*** Begin section ***
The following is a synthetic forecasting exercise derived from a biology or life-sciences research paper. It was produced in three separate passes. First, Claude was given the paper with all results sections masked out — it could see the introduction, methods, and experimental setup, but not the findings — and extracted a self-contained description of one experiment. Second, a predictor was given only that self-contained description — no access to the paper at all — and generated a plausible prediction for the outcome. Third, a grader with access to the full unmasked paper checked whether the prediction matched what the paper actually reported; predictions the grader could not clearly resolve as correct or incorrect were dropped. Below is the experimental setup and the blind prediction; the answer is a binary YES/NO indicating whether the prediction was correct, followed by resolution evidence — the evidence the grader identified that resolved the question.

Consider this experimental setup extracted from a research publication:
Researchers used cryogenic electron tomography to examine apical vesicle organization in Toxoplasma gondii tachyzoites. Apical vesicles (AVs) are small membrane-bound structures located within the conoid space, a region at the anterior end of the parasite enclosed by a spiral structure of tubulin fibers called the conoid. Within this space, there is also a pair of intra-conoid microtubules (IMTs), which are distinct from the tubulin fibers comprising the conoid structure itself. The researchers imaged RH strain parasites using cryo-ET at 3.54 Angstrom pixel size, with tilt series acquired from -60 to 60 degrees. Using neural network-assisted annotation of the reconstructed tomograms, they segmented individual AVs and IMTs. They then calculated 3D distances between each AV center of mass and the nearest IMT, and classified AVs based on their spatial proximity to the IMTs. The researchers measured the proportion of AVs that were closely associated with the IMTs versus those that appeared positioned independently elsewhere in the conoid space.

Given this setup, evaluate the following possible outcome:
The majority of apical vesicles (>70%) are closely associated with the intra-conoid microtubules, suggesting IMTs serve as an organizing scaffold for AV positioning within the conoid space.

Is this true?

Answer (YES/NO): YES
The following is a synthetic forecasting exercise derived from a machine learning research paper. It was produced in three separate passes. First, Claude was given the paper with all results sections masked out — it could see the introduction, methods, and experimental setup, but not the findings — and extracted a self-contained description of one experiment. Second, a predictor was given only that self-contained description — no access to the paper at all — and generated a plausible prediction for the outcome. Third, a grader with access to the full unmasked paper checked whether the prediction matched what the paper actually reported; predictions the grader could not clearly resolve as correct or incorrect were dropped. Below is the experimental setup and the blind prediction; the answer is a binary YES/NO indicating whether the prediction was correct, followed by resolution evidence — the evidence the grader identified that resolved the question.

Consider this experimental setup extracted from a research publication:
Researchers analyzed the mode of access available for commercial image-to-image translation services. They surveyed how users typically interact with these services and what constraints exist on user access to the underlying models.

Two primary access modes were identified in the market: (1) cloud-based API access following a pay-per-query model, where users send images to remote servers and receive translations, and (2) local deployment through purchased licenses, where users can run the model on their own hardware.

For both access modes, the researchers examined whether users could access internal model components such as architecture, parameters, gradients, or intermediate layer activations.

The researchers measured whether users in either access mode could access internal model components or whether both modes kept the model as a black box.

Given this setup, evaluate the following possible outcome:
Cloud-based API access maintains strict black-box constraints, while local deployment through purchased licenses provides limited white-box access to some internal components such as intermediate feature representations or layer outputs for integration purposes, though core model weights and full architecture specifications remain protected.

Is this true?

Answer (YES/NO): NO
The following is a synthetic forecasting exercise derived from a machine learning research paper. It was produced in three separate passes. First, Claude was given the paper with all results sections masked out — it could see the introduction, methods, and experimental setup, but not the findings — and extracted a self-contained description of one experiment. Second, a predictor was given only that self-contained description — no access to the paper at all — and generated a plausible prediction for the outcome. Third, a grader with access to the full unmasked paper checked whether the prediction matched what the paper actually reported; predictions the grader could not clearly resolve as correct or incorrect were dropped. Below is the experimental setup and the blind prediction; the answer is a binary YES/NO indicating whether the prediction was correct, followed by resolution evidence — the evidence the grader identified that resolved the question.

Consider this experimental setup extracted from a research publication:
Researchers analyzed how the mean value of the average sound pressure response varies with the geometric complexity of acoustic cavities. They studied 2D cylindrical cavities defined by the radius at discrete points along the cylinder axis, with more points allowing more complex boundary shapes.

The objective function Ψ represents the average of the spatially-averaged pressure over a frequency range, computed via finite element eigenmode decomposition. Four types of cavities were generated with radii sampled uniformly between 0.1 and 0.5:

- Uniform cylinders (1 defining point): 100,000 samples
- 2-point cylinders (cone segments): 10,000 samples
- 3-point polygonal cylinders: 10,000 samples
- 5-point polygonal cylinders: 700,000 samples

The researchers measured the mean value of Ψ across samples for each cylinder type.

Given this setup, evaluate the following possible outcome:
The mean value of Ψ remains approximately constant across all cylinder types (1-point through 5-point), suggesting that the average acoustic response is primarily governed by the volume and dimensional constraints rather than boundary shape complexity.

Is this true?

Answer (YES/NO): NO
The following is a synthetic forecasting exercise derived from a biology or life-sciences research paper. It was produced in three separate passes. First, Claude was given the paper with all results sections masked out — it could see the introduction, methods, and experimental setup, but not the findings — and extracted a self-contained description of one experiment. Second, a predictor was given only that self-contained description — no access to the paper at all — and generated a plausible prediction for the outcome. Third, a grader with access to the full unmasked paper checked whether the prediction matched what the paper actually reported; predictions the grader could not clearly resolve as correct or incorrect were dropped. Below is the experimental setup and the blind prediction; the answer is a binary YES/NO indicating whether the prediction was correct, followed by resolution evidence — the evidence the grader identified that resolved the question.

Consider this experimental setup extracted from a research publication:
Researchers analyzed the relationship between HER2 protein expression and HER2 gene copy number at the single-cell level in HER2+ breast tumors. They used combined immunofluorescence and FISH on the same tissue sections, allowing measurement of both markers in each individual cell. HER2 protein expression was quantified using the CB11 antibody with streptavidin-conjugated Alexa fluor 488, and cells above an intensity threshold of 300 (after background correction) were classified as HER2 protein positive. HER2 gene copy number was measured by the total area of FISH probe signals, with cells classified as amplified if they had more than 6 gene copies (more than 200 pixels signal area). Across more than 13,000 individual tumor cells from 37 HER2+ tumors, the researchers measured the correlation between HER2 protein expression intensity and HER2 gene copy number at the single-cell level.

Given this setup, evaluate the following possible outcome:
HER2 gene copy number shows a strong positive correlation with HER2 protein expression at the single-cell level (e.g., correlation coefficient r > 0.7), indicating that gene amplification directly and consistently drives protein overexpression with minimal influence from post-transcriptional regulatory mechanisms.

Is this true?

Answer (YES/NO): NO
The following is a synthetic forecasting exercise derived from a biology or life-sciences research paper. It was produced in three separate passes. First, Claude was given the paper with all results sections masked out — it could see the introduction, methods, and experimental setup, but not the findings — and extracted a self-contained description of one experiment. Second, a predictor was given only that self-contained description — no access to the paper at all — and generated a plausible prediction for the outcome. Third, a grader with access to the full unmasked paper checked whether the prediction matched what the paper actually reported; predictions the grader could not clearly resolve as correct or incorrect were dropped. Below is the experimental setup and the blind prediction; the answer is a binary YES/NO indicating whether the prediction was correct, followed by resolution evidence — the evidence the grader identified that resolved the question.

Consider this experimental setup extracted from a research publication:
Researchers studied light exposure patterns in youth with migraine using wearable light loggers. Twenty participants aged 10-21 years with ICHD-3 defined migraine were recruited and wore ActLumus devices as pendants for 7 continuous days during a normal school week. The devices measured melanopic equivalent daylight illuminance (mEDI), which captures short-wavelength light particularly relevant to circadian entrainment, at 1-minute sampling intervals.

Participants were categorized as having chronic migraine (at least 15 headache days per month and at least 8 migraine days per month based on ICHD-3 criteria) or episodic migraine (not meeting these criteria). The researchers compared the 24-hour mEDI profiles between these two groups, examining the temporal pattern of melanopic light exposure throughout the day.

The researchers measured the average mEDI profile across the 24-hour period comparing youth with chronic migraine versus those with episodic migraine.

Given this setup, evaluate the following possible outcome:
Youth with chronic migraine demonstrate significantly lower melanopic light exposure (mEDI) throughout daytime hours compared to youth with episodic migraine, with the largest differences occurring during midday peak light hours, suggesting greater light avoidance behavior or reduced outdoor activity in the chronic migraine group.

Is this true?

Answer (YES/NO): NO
*** End section ***
*** Begin section ***
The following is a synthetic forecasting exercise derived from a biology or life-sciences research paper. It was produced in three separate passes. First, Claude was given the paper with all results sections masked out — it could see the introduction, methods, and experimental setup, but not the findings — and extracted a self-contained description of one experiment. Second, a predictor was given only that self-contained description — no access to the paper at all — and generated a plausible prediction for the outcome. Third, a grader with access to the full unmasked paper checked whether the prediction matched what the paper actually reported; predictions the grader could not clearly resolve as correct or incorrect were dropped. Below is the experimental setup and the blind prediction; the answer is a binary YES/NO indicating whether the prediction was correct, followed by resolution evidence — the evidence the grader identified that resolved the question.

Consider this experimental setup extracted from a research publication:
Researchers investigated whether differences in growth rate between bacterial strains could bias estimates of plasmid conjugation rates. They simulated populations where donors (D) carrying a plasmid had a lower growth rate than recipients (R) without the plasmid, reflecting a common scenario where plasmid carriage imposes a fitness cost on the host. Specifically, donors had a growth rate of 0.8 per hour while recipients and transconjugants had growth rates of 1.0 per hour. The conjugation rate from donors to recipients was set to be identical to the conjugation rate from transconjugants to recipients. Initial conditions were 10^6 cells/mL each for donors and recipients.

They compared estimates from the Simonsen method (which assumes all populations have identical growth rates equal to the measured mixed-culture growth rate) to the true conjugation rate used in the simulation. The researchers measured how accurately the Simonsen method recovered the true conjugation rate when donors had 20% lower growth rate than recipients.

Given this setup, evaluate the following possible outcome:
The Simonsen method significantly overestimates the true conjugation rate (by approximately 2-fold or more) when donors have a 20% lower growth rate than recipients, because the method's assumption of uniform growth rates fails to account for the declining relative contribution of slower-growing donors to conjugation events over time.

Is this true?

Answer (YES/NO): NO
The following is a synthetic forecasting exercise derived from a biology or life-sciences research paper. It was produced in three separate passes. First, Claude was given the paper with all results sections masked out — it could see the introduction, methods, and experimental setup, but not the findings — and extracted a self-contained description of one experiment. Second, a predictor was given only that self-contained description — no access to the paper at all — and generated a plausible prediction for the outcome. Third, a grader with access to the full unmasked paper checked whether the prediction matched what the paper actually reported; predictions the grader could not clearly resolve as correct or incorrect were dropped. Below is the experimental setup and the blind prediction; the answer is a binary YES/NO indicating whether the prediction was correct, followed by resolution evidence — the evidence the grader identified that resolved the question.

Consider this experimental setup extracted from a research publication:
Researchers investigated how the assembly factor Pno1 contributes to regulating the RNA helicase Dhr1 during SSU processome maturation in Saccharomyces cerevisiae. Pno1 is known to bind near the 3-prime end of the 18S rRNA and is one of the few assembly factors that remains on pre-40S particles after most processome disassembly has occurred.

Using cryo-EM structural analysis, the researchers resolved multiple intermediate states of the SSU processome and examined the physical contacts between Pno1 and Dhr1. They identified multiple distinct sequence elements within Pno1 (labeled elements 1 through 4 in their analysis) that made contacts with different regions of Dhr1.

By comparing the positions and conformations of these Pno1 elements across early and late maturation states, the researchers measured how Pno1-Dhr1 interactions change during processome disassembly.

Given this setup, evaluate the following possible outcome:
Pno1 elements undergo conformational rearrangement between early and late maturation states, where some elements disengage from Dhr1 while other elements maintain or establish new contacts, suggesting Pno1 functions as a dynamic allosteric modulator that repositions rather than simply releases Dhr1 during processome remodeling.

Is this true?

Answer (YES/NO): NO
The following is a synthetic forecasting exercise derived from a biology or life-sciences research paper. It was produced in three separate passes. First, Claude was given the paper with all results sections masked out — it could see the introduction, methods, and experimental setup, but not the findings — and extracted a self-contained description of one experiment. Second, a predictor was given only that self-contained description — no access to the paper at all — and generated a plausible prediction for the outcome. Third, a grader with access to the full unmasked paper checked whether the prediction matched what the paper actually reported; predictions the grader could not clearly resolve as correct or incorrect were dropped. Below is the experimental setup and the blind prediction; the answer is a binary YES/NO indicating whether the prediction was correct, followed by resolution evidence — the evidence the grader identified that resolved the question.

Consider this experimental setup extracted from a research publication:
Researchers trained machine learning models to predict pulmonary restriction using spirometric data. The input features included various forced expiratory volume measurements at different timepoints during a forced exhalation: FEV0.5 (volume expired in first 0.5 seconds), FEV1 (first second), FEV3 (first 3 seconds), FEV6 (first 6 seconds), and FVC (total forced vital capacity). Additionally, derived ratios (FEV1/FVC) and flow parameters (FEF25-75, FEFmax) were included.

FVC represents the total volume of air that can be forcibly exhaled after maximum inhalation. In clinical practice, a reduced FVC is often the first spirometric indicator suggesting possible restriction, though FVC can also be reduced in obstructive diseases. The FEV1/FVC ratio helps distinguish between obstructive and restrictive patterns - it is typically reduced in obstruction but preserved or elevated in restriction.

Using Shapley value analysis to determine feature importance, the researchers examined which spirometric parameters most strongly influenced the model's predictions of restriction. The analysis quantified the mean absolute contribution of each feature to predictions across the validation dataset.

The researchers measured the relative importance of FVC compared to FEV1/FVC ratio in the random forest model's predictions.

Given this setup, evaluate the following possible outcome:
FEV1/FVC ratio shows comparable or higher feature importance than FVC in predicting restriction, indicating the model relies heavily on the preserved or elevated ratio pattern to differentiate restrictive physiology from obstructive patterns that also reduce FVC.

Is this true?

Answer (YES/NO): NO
*** End section ***
EXERCISE PROMPT. Wherever the string "states" occurs in the data, copy the line that holds it.

RESPONSE FOR THIS EXERCISE.
Using cryo-EM structural analysis, the researchers resolved multiple intermediate states of the SSU processome and examined the physical contacts between Pno1 and Dhr1. They identified multiple distinct sequence elements within Pno1 (labeled elements 1 through 4 in their analysis) that made contacts with different regions of Dhr1.
By comparing the positions and conformations of these Pno1 elements across early and late maturation states, the researchers measured how Pno1-Dhr1 interactions change during processome disassembly.
Pno1 elements undergo conformational rearrangement between early and late maturation states, where some elements disengage from Dhr1 while other elements maintain or establish new contacts, suggesting Pno1 functions as a dynamic allosteric modulator that repositions rather than simply releases Dhr1 during processome remodeling.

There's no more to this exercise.